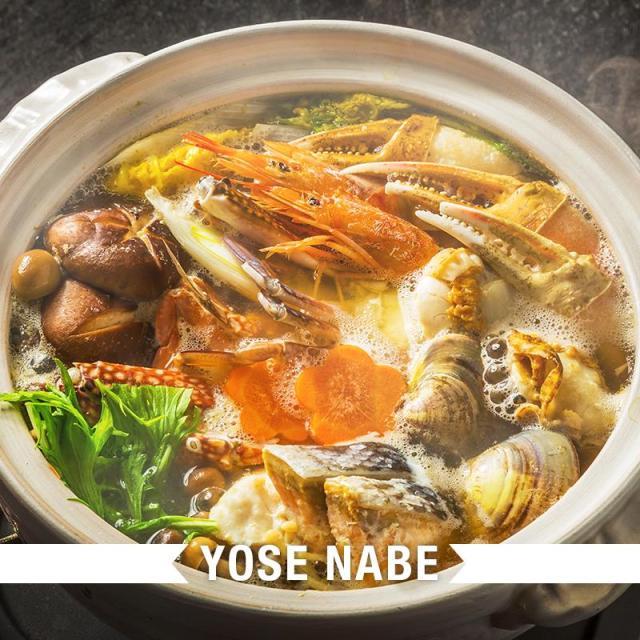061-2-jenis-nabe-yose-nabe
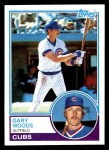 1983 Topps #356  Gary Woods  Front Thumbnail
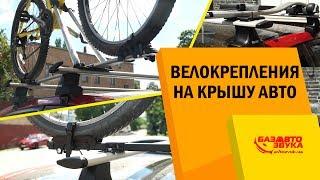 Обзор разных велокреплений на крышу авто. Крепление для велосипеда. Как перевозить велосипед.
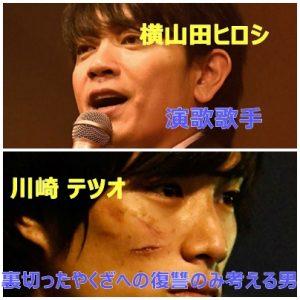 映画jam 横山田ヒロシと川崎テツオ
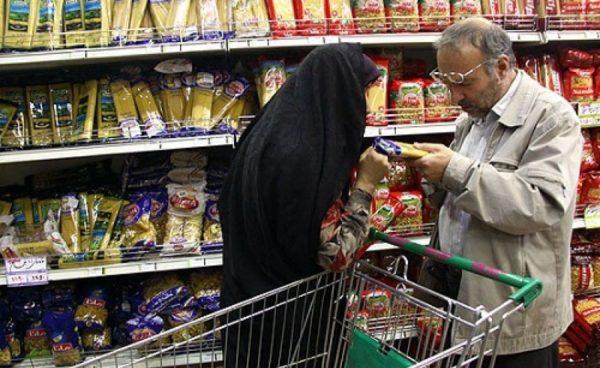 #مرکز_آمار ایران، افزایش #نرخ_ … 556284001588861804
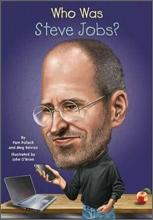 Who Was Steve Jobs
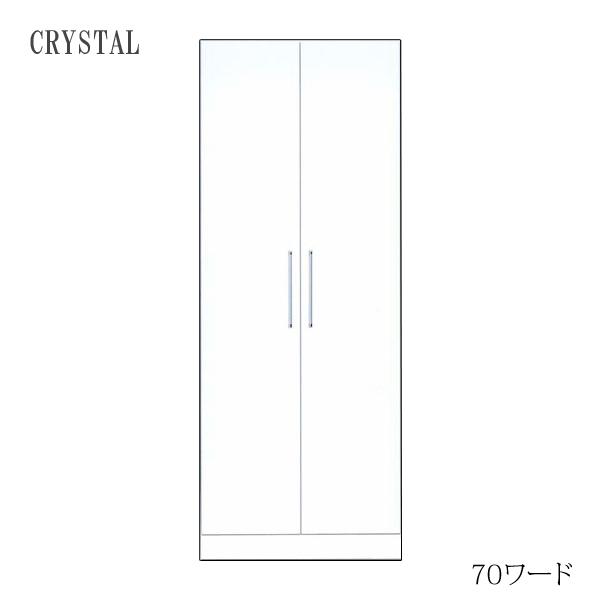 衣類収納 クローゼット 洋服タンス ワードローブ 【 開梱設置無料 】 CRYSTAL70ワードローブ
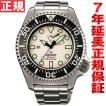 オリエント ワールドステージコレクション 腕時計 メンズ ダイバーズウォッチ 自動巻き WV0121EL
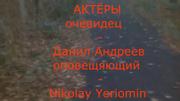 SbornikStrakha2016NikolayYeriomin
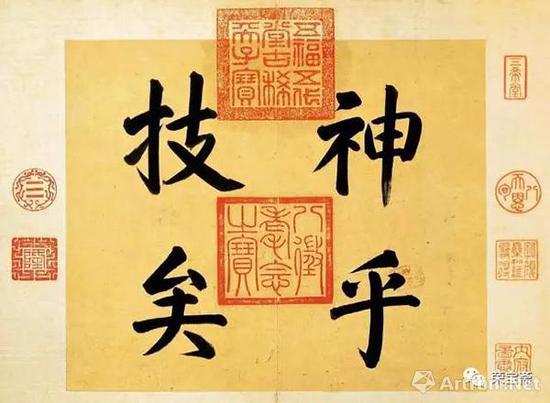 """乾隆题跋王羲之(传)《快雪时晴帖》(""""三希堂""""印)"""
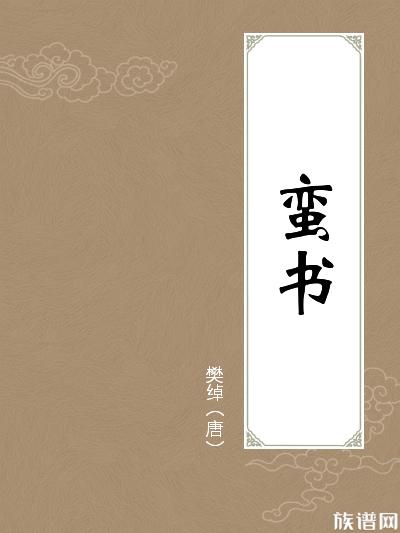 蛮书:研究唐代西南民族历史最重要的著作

WORK ITEM ->
A word-for-word copy of the material is required; pictures stay out of it.

FINISHED TASK ->
061-2-jenis-nabe-yose-nabe
 1983 Topps #356  Gary Woods  Front Thumbnail
 Обзор разных велокреплений на крышу авто. Крепление для велосипеда. Как перевозить велосипед.
 映画jam 横山田ヒロシと川崎テツオ
 #مرکز_آمار ایران، افزایش #نرخ_ … 556284001588861804
 Who Was Steve Jobs
 衣類収納 クローゼット 洋服タンス ワードローブ 【 開梱設置無料 】 CRYSTAL70ワードローブ
 オリエント ワールドステージコレクション 腕時計 メンズ ダイバーズウォッチ 自動巻き WV0121EL
 SbornikStrakha2016NikolayYeriomin
 """乾隆题跋王羲之(传)《快雪时晴帖》(""""三希堂""""印)"""
 蛮书:研究唐代西南民族历史最重要的著作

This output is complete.